1. iterated integral and point slope form

so i am given a picture of a triangle, with its vertices labeled as ordered pairs.
(0,3) (2,0) (0,-6)

now i need to find the equations of these lines in order to know the bounds of my integrals.
my solution was to find to first find the slope. so for hte line from (0,3) to (2,0),
that would be (0-3)/(2-0) = -3/2. then plug in one of those points to find C, and i get 3.

so the line equation is y=-3/2x +3. i was marked off and told to use point slope form, and my teacher came up with the equation y=-x+2. what is point slope and how did i do this wrong? i don't understand why my equation is not correct.

2. Hello, isuckatcalc!

i am given a picture of a triangle with vertices: .$\displaystyle A(0,3),\;B(2,0),\;C(0,\text{-}6)$

i need to find the equations of these lines in order to know the bounds of my integrals.
My solution was to first find the slope.
So for the line from A(0,3) to B(2,0), that would be (0-3)/(2-0) = -3/2.
Then plug in one of those points to find C, and i get 3.

So the line equation is y = -(3/2)x +3.
i was marked off and told to use point-slope form.
And my teacher came up with the equation y = -x + 2 .??

What is point-slope and how did i do this wrong?
i don't understand why my equation is not correct.
Code:
      |A
(0,3)o
| *
|   *
|     * B
- - + - - - o - - -
|      *(2,0)
|     *
|    *
|   *
|  *
| *
|*
(0,-6)o
|C

Your teacher's line has a slope of $\displaystyle -1$ and a $\displaystyle y$-intercept of $\displaystyle 2$.
. . Neither feature is on the graph. .The error seems to be his/hers.

The Point-Slope Formula is one I recommend to all my students.
. . However, I do NOT insist that they use it.

Given a point $\displaystyle P(x_1,y_1)$ and a slope $\displaystyle m$
. . the line through $\displaystyle P$ with slope $\displaystyle m$ has the equation:
. . . . . . . . $\displaystyle y - y_1 \;=\;m(x-x_1)$

If you're using the Slope-Intercept form, $\displaystyle y \:=\:mx + b$
. . and you are given the slope and the y-intercept, you're golden!

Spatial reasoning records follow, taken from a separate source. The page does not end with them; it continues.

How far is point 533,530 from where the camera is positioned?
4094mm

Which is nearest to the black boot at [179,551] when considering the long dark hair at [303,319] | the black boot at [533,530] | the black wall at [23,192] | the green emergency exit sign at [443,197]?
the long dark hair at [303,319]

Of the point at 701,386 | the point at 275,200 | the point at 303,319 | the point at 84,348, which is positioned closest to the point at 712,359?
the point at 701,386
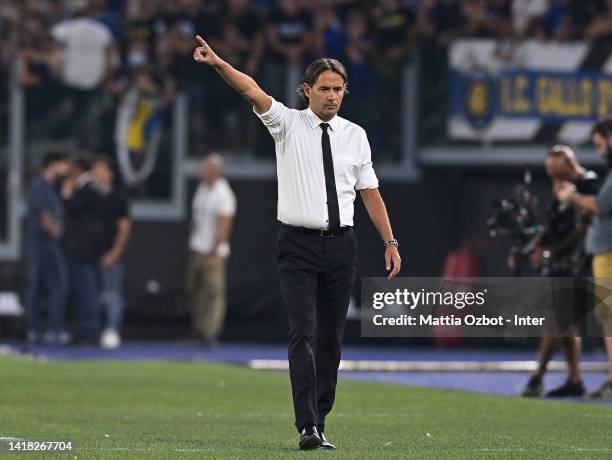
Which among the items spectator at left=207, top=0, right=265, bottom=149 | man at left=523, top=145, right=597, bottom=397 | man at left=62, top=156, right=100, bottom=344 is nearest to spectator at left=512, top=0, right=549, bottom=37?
spectator at left=207, top=0, right=265, bottom=149

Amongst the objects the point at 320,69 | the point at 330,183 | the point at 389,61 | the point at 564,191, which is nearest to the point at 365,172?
the point at 330,183

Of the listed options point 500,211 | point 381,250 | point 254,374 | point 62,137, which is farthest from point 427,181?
point 500,211

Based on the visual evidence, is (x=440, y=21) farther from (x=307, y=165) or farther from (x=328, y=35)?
(x=307, y=165)

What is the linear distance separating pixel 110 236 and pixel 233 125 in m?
2.49

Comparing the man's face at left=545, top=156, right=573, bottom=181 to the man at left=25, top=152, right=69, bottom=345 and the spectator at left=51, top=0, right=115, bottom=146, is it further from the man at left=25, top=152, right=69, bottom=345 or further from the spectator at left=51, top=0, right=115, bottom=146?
the spectator at left=51, top=0, right=115, bottom=146

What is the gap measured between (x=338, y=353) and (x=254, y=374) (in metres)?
7.74

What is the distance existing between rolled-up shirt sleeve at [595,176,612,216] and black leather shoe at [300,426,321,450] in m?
4.91

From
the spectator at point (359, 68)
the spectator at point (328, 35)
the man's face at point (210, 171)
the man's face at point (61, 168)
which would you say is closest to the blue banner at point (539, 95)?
the spectator at point (359, 68)

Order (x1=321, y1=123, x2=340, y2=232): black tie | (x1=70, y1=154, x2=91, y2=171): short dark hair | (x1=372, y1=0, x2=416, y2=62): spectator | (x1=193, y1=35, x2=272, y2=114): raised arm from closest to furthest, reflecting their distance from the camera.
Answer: (x1=193, y1=35, x2=272, y2=114): raised arm < (x1=321, y1=123, x2=340, y2=232): black tie < (x1=70, y1=154, x2=91, y2=171): short dark hair < (x1=372, y1=0, x2=416, y2=62): spectator

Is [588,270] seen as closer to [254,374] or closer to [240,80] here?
[254,374]

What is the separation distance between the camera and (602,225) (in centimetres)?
1375

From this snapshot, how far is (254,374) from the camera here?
683 inches

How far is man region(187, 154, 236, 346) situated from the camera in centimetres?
2173

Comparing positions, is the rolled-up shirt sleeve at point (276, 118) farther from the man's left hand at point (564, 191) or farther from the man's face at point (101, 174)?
the man's face at point (101, 174)
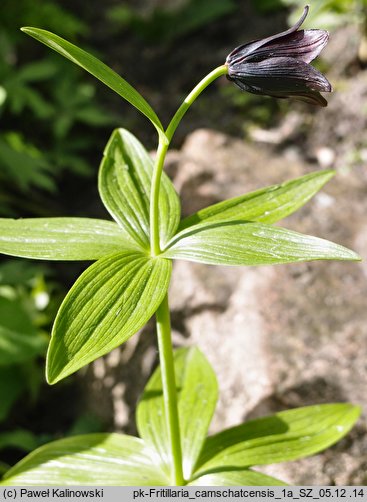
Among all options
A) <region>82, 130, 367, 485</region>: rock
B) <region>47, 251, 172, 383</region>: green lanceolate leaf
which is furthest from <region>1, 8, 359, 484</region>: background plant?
<region>82, 130, 367, 485</region>: rock

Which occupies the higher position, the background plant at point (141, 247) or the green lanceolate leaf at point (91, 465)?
the background plant at point (141, 247)

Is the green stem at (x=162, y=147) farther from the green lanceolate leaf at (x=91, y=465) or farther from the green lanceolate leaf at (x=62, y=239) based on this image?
the green lanceolate leaf at (x=91, y=465)

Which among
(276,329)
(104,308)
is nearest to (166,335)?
(104,308)

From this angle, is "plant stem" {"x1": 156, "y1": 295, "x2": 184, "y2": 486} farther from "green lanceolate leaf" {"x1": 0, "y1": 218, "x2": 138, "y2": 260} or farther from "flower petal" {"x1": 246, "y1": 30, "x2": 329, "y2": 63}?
"flower petal" {"x1": 246, "y1": 30, "x2": 329, "y2": 63}

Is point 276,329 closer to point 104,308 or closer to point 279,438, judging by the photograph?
point 279,438

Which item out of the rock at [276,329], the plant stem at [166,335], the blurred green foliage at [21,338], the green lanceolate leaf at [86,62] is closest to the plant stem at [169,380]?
the plant stem at [166,335]

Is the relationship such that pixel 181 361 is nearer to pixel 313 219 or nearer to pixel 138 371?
pixel 138 371
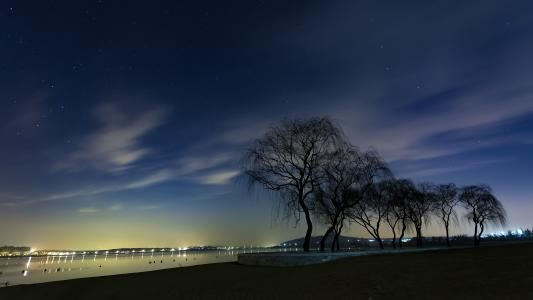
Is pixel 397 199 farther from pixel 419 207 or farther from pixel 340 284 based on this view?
pixel 340 284

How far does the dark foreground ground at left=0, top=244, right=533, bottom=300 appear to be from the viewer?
1021cm

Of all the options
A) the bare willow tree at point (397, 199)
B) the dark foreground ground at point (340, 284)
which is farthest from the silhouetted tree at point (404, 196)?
the dark foreground ground at point (340, 284)

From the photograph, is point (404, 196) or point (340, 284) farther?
point (404, 196)

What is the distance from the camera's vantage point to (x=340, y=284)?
1270 cm

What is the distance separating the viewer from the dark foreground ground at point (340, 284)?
1021cm

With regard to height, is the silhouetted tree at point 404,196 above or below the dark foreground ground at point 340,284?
above

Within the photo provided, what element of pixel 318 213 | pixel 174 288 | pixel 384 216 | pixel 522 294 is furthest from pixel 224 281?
pixel 384 216

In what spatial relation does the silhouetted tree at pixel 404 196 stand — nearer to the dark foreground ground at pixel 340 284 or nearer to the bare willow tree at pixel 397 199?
the bare willow tree at pixel 397 199

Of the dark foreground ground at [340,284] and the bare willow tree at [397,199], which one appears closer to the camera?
the dark foreground ground at [340,284]

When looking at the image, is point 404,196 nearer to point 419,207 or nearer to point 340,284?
point 419,207

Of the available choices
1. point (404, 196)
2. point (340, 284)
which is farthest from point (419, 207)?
point (340, 284)

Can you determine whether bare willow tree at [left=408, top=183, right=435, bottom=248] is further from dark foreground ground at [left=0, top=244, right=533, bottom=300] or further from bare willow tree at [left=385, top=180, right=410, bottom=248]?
dark foreground ground at [left=0, top=244, right=533, bottom=300]

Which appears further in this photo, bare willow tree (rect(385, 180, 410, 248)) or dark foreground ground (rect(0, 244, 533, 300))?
bare willow tree (rect(385, 180, 410, 248))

If you are not given the y-intecept, you must perform
. . some extra acrobatics to get the equation.

The Point-Slope formula eliminates those extra steps.
. . It works for any point, not just the y-intercept.

3. but i'm not given the slope, i have to find it (and the y intercept) so how could i use point slope? i don't understand. don't i have to solve for the y=mx+b equation? all i have are points, no slope given, thus i must find it.

4. ** Alarms **

Stop. Take a deep breath. Change your screen name.

Really, if you can't make a natural connection between two points and the slope of a linear equation, you need to run, not walk, out of the calculus class and do some serious refreshing on basic algebra and geometry. By the time you see an interated integral, you should have forgotten the word "slope", except to teach it to 7th graders. (not really, but kind of)

You need an equation. Use ALL your prior experience to get one. Why do you care what someone else produced? Prove it right or wrong. Don't have a panic attack because someone else managed an incorrect result.

These are prime candidates for the Intercept Form!

The first two $\displaystyle \;\;\frac{x}{2} + \frac{y}{3} = 1$

The last two $\displaystyle \;\;\frac{x}{2} + \frac{y}{-6} = 1$

Solve for y. Find the intersection.

No kidding. Change your screen name.